• **EXERCISE PASSAGE**
----------------

LeXtract.TextChunk (lextract v0.1.2)

View Source

Represents a chunk of text from a document, used for processing long documents.

Fields

  • :text - The chunk text content
  • :document - Reference to source document
  • :token_interval - Token range in original document
  • :char_interval - Character range in original document
  • :chunk_index - Position in sequence of chunks

Examples

iex> chunk = %LeXtract.TextChunk{
...>   text: "Sample chunk",
...>   chunk_index: 0
...> }
iex> chunk.chunk_index
0

Summary

Functions

Returns the character count of the chunk text.

Returns the byte size of the chunk text.

Types

t()

----------------

• **RAW DATA**
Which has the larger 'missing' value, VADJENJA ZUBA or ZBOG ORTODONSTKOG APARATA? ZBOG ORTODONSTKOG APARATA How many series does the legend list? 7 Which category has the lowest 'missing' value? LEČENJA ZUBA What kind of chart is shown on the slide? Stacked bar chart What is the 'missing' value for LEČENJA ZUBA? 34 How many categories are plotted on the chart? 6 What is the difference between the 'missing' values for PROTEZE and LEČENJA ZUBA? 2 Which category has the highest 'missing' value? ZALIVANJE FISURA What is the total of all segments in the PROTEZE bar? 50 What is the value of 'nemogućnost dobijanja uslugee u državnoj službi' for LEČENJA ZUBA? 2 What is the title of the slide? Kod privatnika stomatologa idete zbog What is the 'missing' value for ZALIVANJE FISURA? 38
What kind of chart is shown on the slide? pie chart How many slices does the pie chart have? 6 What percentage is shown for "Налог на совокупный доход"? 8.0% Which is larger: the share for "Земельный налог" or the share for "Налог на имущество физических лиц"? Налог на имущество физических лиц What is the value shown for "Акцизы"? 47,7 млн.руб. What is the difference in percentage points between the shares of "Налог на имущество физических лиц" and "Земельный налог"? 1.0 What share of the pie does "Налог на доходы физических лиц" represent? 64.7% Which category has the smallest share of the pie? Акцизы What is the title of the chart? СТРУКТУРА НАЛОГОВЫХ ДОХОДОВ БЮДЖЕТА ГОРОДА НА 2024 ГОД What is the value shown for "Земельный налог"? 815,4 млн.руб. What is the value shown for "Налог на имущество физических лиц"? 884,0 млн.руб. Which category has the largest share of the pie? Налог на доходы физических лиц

----------------

• **TASK REQUIREMENTS**
Please rewrite the paragraph of the TextChunk page that begins "Represents a chunk of text" in fewer words, keeping its main facts.

• **SOLUTION BELOW**
Holds one piece of a document's text for processing long documents.